How geopolitics and $200 barrels of oil got ‘promoted’ to main driver of Bitcoin price

March 12, 2026

  • The relationship between interest rate expectations and crypto has broken down, said James Butterfill of CoinShares.
  • In its place, geopolitics now has a bigger effect on Bitcoin’s price.
  • The thesis comes as the new war in the Middle East is escalating.

Long has Bitcoin been affected by the ebbs and flows of macro factors in the economy. Interest rate expectations, US job reports, money supply.

Not anymore, says CoinShares’ head of research, James Butterfill.

“Macro data has been demoted as a driver of Bitcoin,” Butterfill said in comments shared with DL News. “Geopolitics has been promoted. For now, that transition is working in Bitcoin’s favour.”

Butterfill is referring to the knock-on effects of a new war in the Middle East, and how that is affecting Bitcoin to the upside.

He argued that investors are largely ignoring the usual suspects that would’ve previously induced some hefty volatility — like last week’s US job numbers, which came in well below expectations — and ploughed into the top cryptocurrency instead, treating it as a hedge against the geopolitical turmoil unravelling in the Middle East.

Indeed, Bitcoin is up 6% since the conflict between the US and Israel on one side and Iran on the other began. Gold has gained 1% and equities have fallen in the same time.

As the war in the Middle East wages on, a trifecta of supposedly adverse factors should be walloping Bitcoin, argued Butterfill.

Oil prices look set to keep rising, and there’s a renewed risk of surging inflation around the world as energy costs increase. With the uptick in energy prices comes lower expectations for an interest rate cut — these hit 23% in the US, their lowest level this cycle — and a weaker economic growth outlook.

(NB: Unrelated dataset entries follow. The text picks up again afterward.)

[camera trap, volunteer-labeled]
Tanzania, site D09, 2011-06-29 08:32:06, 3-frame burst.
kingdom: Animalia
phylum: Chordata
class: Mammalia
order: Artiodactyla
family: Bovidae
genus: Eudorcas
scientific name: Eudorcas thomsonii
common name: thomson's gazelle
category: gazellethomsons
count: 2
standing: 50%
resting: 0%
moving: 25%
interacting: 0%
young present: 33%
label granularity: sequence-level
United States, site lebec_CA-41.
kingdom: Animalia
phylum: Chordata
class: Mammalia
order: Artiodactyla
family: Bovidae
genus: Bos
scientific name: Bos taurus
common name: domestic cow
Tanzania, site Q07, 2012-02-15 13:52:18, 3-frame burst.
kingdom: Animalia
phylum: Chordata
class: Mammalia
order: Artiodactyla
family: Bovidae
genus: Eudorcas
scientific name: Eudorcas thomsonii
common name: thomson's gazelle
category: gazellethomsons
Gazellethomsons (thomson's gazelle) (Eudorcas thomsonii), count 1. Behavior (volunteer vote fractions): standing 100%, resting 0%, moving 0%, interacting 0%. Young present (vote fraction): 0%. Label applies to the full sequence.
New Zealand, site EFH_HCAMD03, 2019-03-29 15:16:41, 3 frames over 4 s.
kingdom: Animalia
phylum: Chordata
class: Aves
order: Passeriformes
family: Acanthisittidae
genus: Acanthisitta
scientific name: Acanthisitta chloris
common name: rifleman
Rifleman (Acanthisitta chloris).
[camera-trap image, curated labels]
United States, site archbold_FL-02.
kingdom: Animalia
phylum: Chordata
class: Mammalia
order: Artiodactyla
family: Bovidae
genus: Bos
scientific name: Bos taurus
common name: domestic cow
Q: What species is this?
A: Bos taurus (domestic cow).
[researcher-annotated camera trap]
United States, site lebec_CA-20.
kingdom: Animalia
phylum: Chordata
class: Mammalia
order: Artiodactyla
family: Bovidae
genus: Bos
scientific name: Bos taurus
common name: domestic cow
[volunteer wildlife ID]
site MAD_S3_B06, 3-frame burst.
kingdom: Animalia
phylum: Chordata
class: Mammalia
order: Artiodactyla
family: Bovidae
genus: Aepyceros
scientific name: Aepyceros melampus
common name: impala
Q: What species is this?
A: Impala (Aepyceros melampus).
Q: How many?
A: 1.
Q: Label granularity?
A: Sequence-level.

In that environment, typically, Bitcoin would sell off. Instead, the opposite has happened, and investors should take note.

“This divergence is analytically significant,” wrote Butterfill.

Nowadays, all eyes are on oil.

Just yesterday, Iran warned the world that the price of oil could double — to $200 per barrel — if the US and Israel continue to strike.

While everyone is watching the price of oil, Butterfill is also watching to see what institutions are doing.

Already, institutional investors have recorded three consecutive weeks of net inflows into crypto-related products.

That’s telling.

“We read this as a meaningful signal: institutional investors are treating Bitcoin as an asset worth holding through geopolitical turbulence, not one to be exited,” wrote Butterfill.